MoneyWorks Gold 7 is the most promising contender for QuickBooks' perch at the top of the accounting apps food chain. Of all the apps for Mac users, this one offers the broadest selection of features that make it profitable to use. MoneyWorks copies the extremely user-friendly visual layout of more popular accounting apps such as QuickBooks and AccountEdge. A taskbar set against the side of the interface provides links to the app's features. Drilling down through these features creates a visual layout similar to a flowchart that makes the relationships contained in raw data easy to understand. The app can be networked across different machines, and it accepts inputs from multiple users, which makes it ideal for businesses with more than one bookkeeper. It's also compatible with Windows systems, so exporting data to partners or regulators is as easy as sending an email.

For offices that haven't invested in a bank of dedicated servers, AccountEdge edges out other accounting apps in its niche for its reliance on cloud computing to deliver features that just aren't available on a tablet or notebook computer.
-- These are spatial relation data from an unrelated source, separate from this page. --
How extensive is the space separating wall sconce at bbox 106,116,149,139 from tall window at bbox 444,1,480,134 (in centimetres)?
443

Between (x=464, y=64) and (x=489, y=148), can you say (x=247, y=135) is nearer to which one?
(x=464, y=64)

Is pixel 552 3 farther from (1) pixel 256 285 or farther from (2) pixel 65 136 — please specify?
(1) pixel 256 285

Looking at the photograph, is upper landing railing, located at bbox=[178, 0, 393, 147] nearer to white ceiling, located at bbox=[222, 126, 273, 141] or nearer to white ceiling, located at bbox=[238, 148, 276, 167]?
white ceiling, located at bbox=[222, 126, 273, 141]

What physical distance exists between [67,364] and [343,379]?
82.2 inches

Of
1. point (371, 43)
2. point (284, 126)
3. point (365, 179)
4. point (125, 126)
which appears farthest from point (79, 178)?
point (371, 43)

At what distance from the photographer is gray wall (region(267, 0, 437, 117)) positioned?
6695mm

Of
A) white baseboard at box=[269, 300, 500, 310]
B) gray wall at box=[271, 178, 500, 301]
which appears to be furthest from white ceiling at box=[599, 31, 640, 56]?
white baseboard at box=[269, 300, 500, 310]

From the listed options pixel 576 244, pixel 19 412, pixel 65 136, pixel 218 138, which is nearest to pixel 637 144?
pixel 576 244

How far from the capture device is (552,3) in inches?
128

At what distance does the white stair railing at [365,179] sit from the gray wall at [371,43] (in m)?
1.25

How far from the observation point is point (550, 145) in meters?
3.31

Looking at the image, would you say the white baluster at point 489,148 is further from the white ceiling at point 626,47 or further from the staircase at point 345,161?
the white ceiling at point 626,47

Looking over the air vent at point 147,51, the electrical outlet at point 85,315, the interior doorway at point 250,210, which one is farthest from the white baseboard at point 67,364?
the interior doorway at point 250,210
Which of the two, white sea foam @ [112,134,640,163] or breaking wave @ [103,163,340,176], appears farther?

Much of the progress made on AccountEdge has been centered on developing more sophisticated inventory-tracking and web-interface capabilities, with very little work being done on its user interface. The app's development team has also updated the system to take into account the various changes to standard accounting practices that occur from one year to the next. Given that AccountEdge has arguably had the best user interface on the market since its inception, shifting the focus in this way is understandable.
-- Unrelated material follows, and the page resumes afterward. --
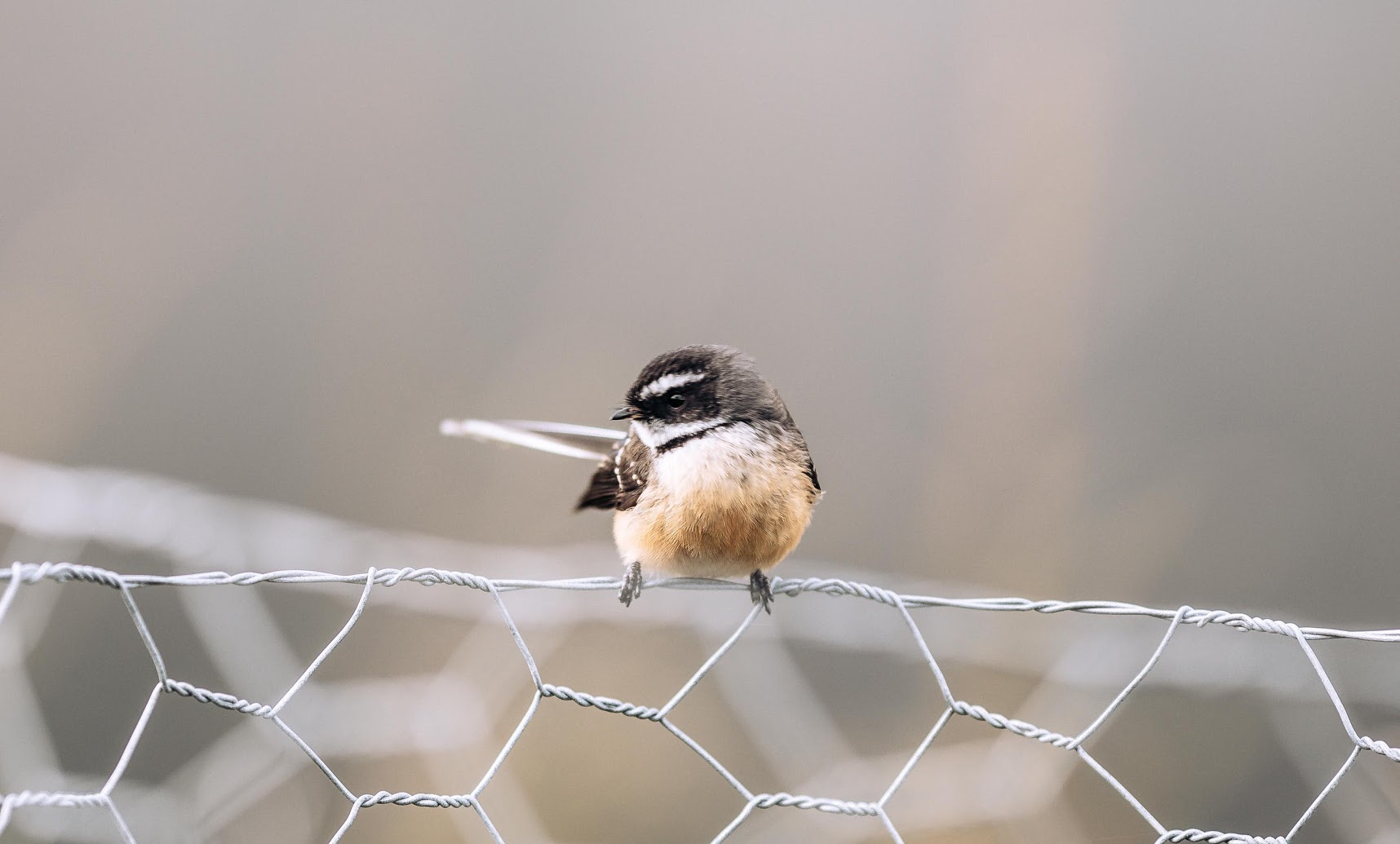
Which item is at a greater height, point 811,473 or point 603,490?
point 811,473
The QuickBooks series has always enjoyed an unfair advantage in the world of accounting apps. It hit the market more or less before anyone else, and the early market penetration it achieved has left it as the brand name to beat among apps for Mac users. This success has left QuickBooks' developers feeling very conservative, and updates tend to involve very minor tweaks to small details rather than wholesale reimaginings of the program. That conservatism may make it hard to justify the price of updating with every release. It also signals that the underlying product is good enough for the majority of business and personal users, which makes the choice to upgrade a difficult one.

Automated accounting software makes bookkeeping much easier today than in the days when accountants had to manually debug their software before every tax season. Mac-based accounting apps are fast, friendly and reliable. Unlike the early days of the industry, today you have a choice of apps to manage your company's finances.